_Data entries:_
----------
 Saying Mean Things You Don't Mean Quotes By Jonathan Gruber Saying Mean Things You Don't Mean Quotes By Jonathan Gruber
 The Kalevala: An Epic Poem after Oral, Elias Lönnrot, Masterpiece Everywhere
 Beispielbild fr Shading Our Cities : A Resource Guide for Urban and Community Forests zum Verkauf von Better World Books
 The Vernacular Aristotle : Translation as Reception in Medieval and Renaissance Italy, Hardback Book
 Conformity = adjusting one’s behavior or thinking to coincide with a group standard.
----------
_Exercise details:_ Can you reproduce each of the entries above word for word, keeping every line as it stands?

_Task answer:_
 Saying Mean Things You Don't Mean Quotes By Jonathan Gruber Saying Mean Things You Don't Mean Quotes By Jonathan Gruber
 The Kalevala: An Epic Poem after Oral, Elias Lönnrot, Masterpiece Everywhere
 Beispielbild fr Shading Our Cities : A Resource Guide for Urban and Community Forests zum Verkauf von Better World Books
 The Vernacular Aristotle : Translation as Reception in Medieval and Renaissance Italy, Hardback Book
 Conformity = adjusting one’s behavior or thinking to coincide with a group standard.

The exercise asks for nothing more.